As with many orchestras, the American Philharmonic Sonoma County (APSC) produces programs with a theme, and the Nov. 16 concert in the Santa Rosa High School Performing Arts Auditorium had the title "Polish." But only Chopin's E Minor Piano Concerto was the genuine article, though the companion Third Tchaikovsky Symphony, Op. 29 ("Polish"), was the star of the show.

Alice Zhu was the soloist in the Concerto, the engagement related to her being awarded the Orchestra's young artist prize in 2012. The work, from 1829, is lyrical throughout, even more melodic than the better-known and architecturally tighter F Minor Concerto. There was no orchestraal cut in the long introduction. Conductor Norman Gamboa elicited a muscular reading, with Ms. Zhu matching their forceful presentation--a needed approach, as the hall's resident 72-year old piano has slipped below a professional level. The days of Perahia and Laredo performances on that piano are long gone.

The pianist had a fine grasp of Chopin's evanescent rubato and the vocal nature of the opening Allegro, but the instrument's monochromatic sound made the cadenza seem harsh. Conditions improved in the lyrical Romanza, with its melting opening passage for the violins, and Ms. Zhu deftly shaped the long line and subtle phrases. The duos between soloist and horns were charming, but the movement's last chords were abrupt rather than shimmering.

Mr. Gamboa chose a judicious tempo for the finale, the Concerto's most technically challenging in ensemble, and Ms. Zhu's adept scale playing could always be heard over the frequently loud orchestra.

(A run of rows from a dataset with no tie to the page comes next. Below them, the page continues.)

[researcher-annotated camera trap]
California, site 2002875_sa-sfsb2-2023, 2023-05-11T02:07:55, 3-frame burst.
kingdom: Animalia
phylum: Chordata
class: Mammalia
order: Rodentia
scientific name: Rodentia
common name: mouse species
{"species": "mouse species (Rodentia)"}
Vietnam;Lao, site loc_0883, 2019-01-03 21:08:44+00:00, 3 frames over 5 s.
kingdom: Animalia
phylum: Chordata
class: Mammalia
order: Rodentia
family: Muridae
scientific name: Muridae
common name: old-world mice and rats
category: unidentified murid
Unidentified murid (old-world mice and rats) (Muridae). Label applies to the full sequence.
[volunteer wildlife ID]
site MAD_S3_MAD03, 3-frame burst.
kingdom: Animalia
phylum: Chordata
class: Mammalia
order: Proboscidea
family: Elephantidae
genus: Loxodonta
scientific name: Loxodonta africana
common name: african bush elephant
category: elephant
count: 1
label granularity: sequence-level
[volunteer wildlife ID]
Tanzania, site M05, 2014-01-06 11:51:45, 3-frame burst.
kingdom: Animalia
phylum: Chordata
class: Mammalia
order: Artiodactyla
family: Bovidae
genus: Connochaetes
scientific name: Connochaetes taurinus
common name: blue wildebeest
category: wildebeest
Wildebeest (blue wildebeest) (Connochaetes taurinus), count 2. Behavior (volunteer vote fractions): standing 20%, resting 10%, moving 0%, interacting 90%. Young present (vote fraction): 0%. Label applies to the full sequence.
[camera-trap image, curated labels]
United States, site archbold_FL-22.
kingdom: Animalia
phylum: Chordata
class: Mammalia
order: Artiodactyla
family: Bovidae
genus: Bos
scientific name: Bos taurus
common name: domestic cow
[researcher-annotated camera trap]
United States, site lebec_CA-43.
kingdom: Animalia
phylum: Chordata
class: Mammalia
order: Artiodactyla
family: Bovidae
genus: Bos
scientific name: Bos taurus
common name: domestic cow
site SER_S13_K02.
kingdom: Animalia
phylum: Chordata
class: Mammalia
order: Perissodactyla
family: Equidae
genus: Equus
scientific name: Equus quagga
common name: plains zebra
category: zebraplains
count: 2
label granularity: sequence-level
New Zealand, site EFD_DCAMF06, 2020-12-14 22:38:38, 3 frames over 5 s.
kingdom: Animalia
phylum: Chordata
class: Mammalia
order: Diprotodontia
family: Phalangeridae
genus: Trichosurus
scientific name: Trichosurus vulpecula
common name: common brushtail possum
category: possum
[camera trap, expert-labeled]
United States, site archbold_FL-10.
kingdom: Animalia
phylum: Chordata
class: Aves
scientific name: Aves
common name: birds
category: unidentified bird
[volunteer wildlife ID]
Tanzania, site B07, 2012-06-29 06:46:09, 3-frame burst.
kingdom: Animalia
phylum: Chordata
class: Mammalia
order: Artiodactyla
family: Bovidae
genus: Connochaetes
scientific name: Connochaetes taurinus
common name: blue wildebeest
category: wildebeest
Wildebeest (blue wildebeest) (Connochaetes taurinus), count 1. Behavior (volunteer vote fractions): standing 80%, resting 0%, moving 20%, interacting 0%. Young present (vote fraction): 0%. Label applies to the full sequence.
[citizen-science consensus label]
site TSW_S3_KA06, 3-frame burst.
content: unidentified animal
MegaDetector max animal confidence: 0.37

After intermission and the traditional raffle prize announcements, the APSC played the 47-minute Tchaikovsky Symphony with affection and sporadic brilliance. The five-movement work from 1875 possesses much of the thematic development and powerful dramatic effects heard in the composer's more popular last three symphonies. Throughout the Symphony, the horns had a workout, especially in the mournful Andante Elegioco, and the playing of bassoonist Miranda Kincaid, oboist Chris Krive and flutists Debra Scheuerman and Emily Reynolds was outstanding. The APSC had developed a first-cabin wind section, deep-toned and precise.

Throughout the Symphony, the low strings tended to overpower the violin sound, especially in sonorous passages, but even in Tchaikovsky's extended use of pizzicato. This probably was a result of the auditorium's acoustics rather than an underpowered violin section, but the effect of robust cellos and the three bass viols was pungent. Mr. Gamboa led an exuberant Allegro con fuoco finale, underlining each fugal entry, and letting the brass sections generate a prodigious sound. Trombonists Jeff Barnard and Bill Welsh and trumpeters Karl Johnston and David Lindgren were everywhere sonorous and secure, as was solo timpanist Joseph Lang.

The APSC has developed a substantial command of weighty works under Mr. Gamboa's flexible baton, a likely indication that Tchaikovsky's great final symphonies will be on future programs, along with those of his peers.